I have a generator class that owns a Thread in which a number of "records" to be generated is determined, then generates that many records (which get placed in a BlockingQueue for retrieval by another thread).
I'd like the other thread to know how many records are going to be generated (for sensible progress reporting among other things).
It seems Future gives me exactly the interface I'm after, but I'm new to Java, and not sure of the idiomatic way of implementing it.
My background is in C++/Win32, so I'd normally use a win32 "Event" (as created by CreateEvent(0, true, false, 0)
, with SetEvent
and WaitForSingleObject
for my signal and wait implementations). I've noticed Java has a CountDownLatch
, but this somehow feels heavier than what I'm after (somewhat akin to using an int when I really want a boolean), and it seems unintuitive for this purpose (to me, anyway).
So here's my code using CountDownLatch and a Future. I've distilled my real code down a bit here (removed irrelevant implementation details and ignoring all error handling).
import java.util.concurrent.BlockingQueue;
import java.util.concurrent.CountDownLatch;
import java.util.concurrent.Future;
import java.util.concurrent.LinkedBlockingQueue;
import java.util.concurrent.TimeUnit;
public abstract class Generator {
private CountDownLatch numRecordsSignal = new CountDownLatch(1);
private int numRecords;
private BlockingQueue<Record> queue = new LinkedBlockingQueue<Record>();
public Generator() {
new Thread(new Runnable() {
@Override
public void run() {
numRecords = calculateNumRecords();
numRecordsSignal.countDown();
for (Record r : generateRecords()) {
try {
queue.put(r);
} catch (InterruptedException e) {
// [ ... snip ... ]
}
}
}
}).start();
}
public Future<Integer> numRecords() {
return new Future<Integer>() {
// Ignore cancel for now (It wouldn't make sense to cancel
// just this part of the Generator's work, anyway).
public boolean cancel(boolean mayInterruptIfRunning) {
return false;
}
public Integer get() throws InterruptedException {
numRecordsSignal.await();
return numRecords;
}
public Integer get(long timeout, TimeUnit unit)

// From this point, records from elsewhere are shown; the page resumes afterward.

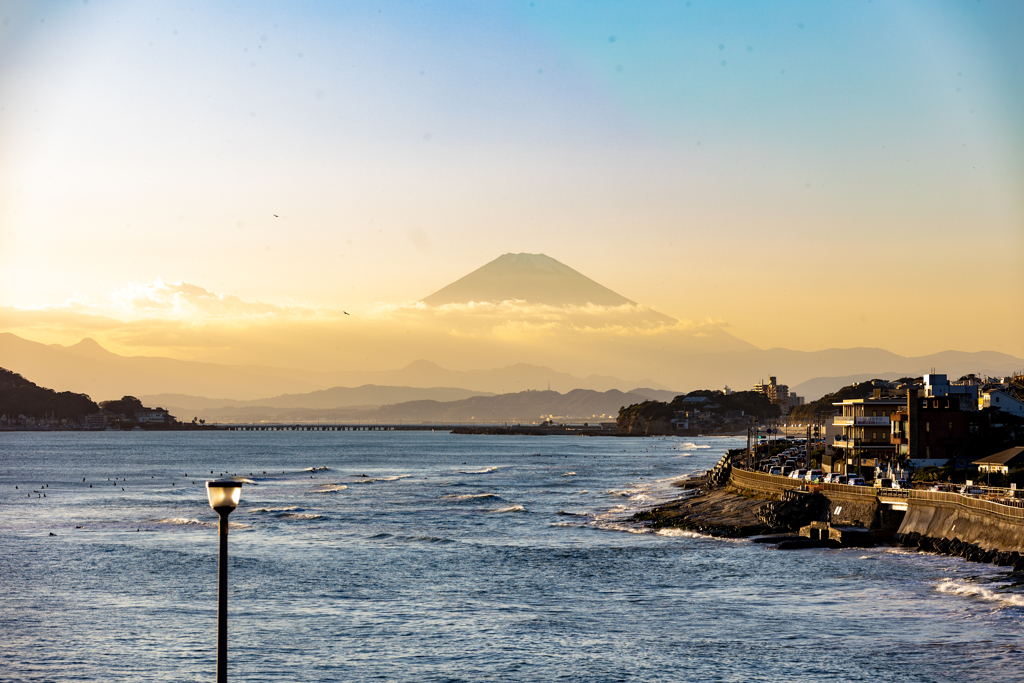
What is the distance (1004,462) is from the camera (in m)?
58.2

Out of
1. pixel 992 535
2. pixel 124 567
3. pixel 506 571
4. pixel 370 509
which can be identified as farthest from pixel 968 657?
pixel 370 509

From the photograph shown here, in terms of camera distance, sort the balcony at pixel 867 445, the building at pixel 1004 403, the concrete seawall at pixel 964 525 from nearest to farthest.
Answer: the concrete seawall at pixel 964 525 → the building at pixel 1004 403 → the balcony at pixel 867 445

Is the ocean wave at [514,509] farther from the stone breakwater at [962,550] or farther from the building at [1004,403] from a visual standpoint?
the building at [1004,403]

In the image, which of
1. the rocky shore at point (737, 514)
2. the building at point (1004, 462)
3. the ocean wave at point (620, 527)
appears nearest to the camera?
the building at point (1004, 462)

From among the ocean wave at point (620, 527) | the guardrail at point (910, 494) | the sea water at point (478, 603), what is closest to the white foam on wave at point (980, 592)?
the sea water at point (478, 603)

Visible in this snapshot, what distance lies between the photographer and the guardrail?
1719 inches

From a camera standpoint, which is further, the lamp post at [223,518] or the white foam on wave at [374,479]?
the white foam on wave at [374,479]

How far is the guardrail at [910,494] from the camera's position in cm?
4366

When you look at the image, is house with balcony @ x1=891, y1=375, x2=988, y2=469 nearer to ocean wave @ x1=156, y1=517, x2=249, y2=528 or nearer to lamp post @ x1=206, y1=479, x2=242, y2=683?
ocean wave @ x1=156, y1=517, x2=249, y2=528

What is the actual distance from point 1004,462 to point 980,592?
24986 millimetres

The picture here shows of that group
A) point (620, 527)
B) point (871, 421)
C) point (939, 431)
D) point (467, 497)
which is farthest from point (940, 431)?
point (467, 497)

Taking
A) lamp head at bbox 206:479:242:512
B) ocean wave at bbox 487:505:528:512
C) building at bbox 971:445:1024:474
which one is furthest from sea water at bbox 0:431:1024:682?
lamp head at bbox 206:479:242:512

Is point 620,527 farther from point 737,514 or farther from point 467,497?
point 467,497

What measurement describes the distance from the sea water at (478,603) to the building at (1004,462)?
1463 cm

throws InterruptedException {
numRecordsSignal.await(timeout, unit);
return numRecords;
}
public boolean isCancelled() {
return false;
}
public boolean isDone() {
// Since we can't cancel, just check the state of the
// signal
return numRecordsSignal.getCount() == 0;
}
};
}
public Record nextRecord() throws InterruptedException {
return queue.take();
}
/** --- Boring stuff below this line --- */
public interface Record { }
protected abstract int calculateNumRecords();
protected abstract Iterable<Record> generateRecords();
}
Now for my actual questions:
- Is there a better mechanism than
CountDownLatch
for single-shot signalling? - I want callers to be able to either wait or poll on the result, but don't need them to be able to cancel the operation. Is Future the right way to expose this stuff?

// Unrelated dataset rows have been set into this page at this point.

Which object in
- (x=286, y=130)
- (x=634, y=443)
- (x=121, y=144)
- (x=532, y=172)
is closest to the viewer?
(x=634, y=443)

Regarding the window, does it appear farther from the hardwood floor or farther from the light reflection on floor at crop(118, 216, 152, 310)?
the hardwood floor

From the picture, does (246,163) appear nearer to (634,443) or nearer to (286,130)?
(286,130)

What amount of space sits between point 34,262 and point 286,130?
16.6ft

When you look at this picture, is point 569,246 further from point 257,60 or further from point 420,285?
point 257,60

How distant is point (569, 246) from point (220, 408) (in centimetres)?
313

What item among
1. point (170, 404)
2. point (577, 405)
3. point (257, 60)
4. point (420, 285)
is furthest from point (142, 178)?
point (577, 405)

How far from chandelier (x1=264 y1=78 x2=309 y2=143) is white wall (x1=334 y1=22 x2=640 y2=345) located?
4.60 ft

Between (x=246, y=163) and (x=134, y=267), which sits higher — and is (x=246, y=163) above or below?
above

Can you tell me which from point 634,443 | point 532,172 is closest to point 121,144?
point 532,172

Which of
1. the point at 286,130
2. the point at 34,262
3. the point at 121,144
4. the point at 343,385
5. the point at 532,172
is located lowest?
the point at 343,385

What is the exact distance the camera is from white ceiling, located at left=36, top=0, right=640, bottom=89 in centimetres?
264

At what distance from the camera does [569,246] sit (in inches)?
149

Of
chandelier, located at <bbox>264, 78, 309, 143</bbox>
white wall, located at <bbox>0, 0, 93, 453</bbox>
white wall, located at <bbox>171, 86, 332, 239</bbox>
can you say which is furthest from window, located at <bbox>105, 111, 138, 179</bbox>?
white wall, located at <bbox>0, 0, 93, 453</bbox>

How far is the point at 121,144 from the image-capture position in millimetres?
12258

- Does any of this stuff look particularly "un-Java"? Am I on the wrong track completely?
Edit:
Just to clarify, I expect the caller to be able to do the following:
Generator gen = new Generator();
Integer numRecords = gen.numRecords().get(); // This call might block waiting for the result
numRecords = gen.numRecords().get(); // This call will never block, as the result is already available.
It's just a slow-to-initialise value I'm trying to implement. Once the "initialised" condition is met, it should latch. The value doesn't get re-evaluated once it's known.